Puritanism: the haunting fear that somebody, somewhere, might be having a good time.
— H.L. Mencken
I took a walk on Shattuck Avenue today and found a large percentage of the newspaper vending machines had been vandalized. Each vandalized machine had its window painted over so I couldn’t see what was for sale, but over the paint was a sticker informing me that the publication inside was “a crime against women.” I couldn’t judge that for myself; the vandals had decided for me, by making the publications invisible. When I got home, I heard on the TV that Larry Flynt had been shot. Neither of these crimes particularly surprised me, since I’ve noticed a wave of morality sweeping the country in the last few years.
As I write, a group of Berkeley moralists is out on the streets each night harassing prostitutes. What they hope to accomplish is far from clear, at least to my simple mind. I recollect that the San Francisco police set out to abolish prostitution in that city in the 1930’s; that’s why there are no whores in San Francisco today. Some of you may even remember that Hitler promised to abolish homosexuality in Germany, also in the 1930’s; that’s why there are no homosexuals in Germany today. If there are any historians around, they will tell you that the Catholics once spent several centuries trying to wipe out Protestants in Europe; that’s why there are no more Protestants in Europe. There was even an occasion when alcohol was made illegal in this country (1918-33); that’s why there are no more alcoholics between the Rio Grande and the Canadian border.
Americans, like other primitives, seem to be subject to attacks of moralistic crusading about as often as they go to war about once every twenty years. The two phenomena are very similar, ethologically considered.
Both war and morality require an “enemy” to be attacked. Both allow, and even encourage, a suspension of the rules of simple courtesy and common decency that allow society to function in a fairly sane manner in normal times. In both war and morality, attacking the “enemy” is regarded as a duty; anybody who points out the sadistic joy in these search-and-destroy missions is regarded as a cynic or a dirty-minded Freudian.
Of course, to make the war or the moral crusade seem even more necessary, it is never admitted that the war-makers or moralists are attacking the “enemy.” It is claimed, rather, that the “enemy” is attacking them. The rhetoric of the Vietnamese rumble insisted that the Viet Cong were likely to land on the beaches of California any day if we didn’t bomb them back to the Stone Age; Anita Bryant’s crusade is allegedly not against homosexuals but in defense of children it is even called “Save Our Children.”
In fact, morality, like war, is only seemingly goal-oriented; the ostensible goal (punishing the “enemy”) is a cortical rationalization. The real purpose is glandular, homeostatic: letting off steam, purging personal rage, grief, resentment, self-pity, guilt, etc. in a kind of bachanal de Sade. It’s the sociological equivalent of a child’s temper tantrum, an adult’s paranoid psychoses.
Fortunately, the present recrudescense of morality takes a variety of contradictory forms, since we are living in a mercifully pluralistic society. Thus, to travel around These States today is equivalent to a crash course in cultural anthropology. In previous times you had to travel from one country to another to appreciate what anthropologists call cultural relativism—the fact that what is “moral” in one place is “taboo” in another. Nowadays, you can learn this without leaving the United States.

━━━━━━━━━━━━━━━━━━━━━━━━━━━━━━

◆ Written exercise A
Set down, word for word, the stretch of the essay on moral crusades from "Americans, like other" through "similar, ethologically considered.".
◆ Written exercise B
Take the essay on moral crusades further, picking up right after its final sentence.

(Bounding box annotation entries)
━━━━━━━━━━━━━━━━━━━━━━━━━━━━━━

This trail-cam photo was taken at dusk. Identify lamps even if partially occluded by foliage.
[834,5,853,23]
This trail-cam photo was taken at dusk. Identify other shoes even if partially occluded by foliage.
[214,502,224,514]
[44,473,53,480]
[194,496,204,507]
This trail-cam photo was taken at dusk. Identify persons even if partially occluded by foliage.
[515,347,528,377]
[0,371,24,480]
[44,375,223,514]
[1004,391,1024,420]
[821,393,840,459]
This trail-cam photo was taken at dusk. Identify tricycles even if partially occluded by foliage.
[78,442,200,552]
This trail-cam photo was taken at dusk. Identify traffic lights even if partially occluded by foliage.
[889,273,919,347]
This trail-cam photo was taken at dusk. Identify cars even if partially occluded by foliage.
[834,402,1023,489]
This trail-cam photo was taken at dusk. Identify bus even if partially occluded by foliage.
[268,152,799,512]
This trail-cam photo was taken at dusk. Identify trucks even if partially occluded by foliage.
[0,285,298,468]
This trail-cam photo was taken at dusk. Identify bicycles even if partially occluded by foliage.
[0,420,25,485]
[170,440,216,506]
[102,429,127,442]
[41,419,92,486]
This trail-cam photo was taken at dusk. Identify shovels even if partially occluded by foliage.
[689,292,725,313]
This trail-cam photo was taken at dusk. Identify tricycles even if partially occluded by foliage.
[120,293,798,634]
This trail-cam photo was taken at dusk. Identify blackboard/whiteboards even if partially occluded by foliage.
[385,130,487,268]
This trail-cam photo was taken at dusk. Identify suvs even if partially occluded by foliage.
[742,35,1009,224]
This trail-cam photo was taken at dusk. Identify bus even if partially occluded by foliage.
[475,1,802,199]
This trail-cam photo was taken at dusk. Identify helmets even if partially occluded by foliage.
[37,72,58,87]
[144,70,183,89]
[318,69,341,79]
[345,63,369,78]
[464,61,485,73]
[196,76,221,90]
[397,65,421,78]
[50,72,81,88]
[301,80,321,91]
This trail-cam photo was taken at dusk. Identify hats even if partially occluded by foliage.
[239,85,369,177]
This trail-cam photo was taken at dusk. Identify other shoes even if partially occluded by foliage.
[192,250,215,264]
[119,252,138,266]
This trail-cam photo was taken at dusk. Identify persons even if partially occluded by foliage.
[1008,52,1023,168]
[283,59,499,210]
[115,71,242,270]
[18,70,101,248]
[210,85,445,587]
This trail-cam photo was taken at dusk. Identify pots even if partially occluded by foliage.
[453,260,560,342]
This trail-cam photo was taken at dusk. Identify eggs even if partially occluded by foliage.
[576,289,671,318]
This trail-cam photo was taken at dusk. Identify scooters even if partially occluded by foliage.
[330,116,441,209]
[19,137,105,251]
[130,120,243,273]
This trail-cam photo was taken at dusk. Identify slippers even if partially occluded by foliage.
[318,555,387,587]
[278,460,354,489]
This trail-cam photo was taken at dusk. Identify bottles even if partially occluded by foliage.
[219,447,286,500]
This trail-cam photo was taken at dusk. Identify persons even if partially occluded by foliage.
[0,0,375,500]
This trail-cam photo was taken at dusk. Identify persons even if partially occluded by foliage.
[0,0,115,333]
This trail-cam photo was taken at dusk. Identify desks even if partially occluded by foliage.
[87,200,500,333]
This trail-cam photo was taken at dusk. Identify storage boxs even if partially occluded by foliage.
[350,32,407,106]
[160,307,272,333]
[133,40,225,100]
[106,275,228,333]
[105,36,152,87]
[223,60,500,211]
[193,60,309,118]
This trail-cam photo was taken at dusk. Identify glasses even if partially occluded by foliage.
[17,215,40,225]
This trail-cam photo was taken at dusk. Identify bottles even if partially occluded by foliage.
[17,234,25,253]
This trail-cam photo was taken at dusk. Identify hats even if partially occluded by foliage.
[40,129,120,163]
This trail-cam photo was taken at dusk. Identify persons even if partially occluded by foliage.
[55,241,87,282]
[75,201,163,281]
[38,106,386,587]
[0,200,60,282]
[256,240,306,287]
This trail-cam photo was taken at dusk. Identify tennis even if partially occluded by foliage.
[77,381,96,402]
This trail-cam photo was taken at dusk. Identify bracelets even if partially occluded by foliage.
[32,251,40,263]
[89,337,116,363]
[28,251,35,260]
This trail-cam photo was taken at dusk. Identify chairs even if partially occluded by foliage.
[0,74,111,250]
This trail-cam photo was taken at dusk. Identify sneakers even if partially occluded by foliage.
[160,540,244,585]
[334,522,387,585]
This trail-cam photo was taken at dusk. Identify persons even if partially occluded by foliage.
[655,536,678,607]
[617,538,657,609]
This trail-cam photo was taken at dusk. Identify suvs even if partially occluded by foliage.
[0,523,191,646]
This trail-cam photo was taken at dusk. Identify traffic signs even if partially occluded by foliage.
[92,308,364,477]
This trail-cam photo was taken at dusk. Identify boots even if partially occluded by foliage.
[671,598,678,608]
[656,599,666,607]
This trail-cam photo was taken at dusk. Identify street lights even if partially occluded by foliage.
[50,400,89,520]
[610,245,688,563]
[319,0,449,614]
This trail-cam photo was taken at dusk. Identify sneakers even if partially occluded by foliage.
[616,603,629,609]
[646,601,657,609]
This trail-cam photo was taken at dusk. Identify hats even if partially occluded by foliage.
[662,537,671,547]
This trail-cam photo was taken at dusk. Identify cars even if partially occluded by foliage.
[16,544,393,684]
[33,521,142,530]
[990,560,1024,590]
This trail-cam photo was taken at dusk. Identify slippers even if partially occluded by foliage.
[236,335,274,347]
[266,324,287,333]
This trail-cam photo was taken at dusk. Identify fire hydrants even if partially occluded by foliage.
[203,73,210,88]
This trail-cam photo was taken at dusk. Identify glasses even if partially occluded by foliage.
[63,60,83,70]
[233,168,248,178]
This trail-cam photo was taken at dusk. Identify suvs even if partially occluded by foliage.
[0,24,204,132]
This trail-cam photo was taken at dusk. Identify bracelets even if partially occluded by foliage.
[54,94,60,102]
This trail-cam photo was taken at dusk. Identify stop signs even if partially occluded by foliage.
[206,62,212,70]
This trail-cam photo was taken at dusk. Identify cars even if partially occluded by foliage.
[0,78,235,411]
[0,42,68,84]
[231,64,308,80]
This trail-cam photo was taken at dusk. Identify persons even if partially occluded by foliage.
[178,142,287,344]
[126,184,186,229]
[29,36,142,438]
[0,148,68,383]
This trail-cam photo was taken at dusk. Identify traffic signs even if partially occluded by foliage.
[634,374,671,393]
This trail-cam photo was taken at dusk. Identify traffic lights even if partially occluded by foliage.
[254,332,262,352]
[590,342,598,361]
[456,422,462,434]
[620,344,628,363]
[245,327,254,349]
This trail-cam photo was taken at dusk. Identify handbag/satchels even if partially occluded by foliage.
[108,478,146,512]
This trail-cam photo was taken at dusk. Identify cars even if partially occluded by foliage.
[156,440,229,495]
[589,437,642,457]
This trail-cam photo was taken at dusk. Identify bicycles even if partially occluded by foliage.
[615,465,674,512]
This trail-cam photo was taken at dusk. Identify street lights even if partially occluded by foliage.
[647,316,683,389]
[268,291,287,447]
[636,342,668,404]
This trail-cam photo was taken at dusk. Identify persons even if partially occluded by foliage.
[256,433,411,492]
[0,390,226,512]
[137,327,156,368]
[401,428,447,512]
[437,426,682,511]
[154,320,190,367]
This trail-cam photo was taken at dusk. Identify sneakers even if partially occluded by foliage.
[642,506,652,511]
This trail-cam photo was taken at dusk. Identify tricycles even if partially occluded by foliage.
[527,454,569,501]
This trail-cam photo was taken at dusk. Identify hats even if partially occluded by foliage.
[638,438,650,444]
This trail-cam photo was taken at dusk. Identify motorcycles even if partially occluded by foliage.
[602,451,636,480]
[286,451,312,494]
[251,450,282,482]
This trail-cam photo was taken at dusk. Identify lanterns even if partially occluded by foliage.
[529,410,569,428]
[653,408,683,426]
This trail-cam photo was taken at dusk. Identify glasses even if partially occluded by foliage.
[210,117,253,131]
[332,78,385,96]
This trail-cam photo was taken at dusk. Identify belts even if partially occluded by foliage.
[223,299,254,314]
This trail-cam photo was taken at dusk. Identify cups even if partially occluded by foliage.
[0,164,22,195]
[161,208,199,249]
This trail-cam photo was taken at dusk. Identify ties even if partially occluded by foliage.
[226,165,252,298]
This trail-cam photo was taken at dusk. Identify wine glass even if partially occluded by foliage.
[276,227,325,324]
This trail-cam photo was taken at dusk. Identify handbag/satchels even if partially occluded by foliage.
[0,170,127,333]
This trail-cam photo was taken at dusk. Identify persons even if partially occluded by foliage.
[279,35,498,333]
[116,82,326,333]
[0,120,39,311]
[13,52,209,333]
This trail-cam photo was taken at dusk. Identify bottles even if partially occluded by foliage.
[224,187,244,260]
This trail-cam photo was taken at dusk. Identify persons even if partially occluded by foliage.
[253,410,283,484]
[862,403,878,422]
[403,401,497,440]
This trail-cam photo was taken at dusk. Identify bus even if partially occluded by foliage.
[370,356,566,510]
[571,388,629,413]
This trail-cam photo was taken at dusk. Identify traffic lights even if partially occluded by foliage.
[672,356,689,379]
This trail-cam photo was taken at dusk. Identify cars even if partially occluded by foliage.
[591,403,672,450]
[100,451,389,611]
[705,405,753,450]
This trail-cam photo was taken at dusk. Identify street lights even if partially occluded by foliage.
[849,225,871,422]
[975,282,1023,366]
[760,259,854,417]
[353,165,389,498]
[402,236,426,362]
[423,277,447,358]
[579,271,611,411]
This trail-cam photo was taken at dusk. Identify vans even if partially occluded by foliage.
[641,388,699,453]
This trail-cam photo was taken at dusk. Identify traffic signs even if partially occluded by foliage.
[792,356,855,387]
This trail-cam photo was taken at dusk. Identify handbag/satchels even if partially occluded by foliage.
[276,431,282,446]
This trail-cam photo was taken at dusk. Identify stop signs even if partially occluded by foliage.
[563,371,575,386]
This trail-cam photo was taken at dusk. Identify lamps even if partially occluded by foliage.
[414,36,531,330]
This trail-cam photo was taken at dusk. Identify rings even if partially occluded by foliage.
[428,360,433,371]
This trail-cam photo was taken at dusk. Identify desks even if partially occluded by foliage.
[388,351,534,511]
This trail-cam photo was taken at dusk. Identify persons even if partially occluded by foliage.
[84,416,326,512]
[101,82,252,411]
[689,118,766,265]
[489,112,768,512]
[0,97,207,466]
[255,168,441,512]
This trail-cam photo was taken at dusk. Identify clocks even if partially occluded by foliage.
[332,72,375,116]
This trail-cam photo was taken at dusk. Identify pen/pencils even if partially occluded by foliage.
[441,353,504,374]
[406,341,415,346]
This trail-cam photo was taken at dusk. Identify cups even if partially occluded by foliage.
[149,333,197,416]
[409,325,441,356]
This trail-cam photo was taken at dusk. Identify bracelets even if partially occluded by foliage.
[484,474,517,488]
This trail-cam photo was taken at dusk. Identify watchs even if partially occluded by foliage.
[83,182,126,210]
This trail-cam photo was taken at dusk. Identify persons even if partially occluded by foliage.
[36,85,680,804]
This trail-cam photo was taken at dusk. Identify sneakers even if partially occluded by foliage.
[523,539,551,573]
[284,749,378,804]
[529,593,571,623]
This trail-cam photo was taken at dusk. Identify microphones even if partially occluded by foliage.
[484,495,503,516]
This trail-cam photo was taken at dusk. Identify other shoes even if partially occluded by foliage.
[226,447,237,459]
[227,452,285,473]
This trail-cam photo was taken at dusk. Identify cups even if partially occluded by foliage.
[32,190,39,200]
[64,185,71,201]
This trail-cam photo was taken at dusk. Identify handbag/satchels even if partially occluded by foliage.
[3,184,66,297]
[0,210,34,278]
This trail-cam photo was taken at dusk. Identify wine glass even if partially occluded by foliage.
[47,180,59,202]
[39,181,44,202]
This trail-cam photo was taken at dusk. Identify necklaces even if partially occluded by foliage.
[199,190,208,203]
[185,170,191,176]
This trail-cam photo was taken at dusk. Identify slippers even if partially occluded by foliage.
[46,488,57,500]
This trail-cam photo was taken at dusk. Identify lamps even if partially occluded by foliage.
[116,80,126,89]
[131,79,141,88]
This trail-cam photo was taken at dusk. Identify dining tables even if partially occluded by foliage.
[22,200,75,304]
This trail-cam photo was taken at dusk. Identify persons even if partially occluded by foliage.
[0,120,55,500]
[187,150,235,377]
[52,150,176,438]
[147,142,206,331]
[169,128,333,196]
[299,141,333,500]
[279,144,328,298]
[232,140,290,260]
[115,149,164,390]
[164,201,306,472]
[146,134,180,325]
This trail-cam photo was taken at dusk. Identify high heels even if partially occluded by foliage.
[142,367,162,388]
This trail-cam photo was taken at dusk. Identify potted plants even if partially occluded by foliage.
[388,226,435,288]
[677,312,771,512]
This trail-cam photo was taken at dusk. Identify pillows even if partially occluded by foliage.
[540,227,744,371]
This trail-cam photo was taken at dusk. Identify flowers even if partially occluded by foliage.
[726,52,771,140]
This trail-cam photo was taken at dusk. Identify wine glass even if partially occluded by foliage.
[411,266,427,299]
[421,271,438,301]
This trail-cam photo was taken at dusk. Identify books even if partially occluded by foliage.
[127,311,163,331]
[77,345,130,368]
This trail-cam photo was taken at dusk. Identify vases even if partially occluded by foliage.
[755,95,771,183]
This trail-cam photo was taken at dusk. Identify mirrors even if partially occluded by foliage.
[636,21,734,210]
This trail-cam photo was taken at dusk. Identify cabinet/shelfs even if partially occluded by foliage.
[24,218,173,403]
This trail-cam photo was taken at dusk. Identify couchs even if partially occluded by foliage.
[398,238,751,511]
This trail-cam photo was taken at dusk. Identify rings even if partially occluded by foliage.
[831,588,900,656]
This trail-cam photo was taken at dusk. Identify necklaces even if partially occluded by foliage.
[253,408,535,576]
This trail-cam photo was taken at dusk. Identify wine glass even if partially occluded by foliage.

━━━━━━━━━━━━━━━━━━━━━━━━━━━━━━

◆ Answer A
Americans, like other primitives, seem to be subject to attacks of moralistic crusading about as often as they go to war about once every twenty years. The two phenomena are very similar, ethologically considered.

◆ Answer B
For instance, the greater Bay Area is probably the Cannabis capital of the nation; you can’t go to a party, or in Berkeley even walk down the street, without being offered a joint. At the same time, tobacco smokers are harassed here with growing intensity. Go to the Midwest and you will find these taboos reversed: you can smoke tobacco anywhere but a single roach can land you in the can. Of course, the moralists in both cases feel equally righteous; moralists always feel righteous.
On a more subtle level of taboo and fetishism, when I arrived in the Bay Area in 1972, I quickly learned that opening doors for women is a major violation of tribal mores here. Since one must be tactful about such matters on primitive planets, I adjusted carefully to the local taboo system; in fact, I adjusted too well. On a visit to Houston in 1975, I absent-mindedly continued allowing women to open doors for themselves, until a few cutting remarks indicated that the older taboo-system was still in force there. I learned to open doors for women again, until I came back here.
All of this is instructive from an evolutionary point of view, as illustrating the propensity of domesticated primates to imprint any and every morality if it happens to be the official system of their culture or subculture.
Of course, every human society has some system of criminal law. Such laws should be rational and obviously necessary: their function is, as Sophocles said, to protect the citizen from force and fraud. This is absolutely all that a rational mind wants, or will voluntarily accept, in restrictions on personal freedom. My right to swing my fist ends where your nose begins.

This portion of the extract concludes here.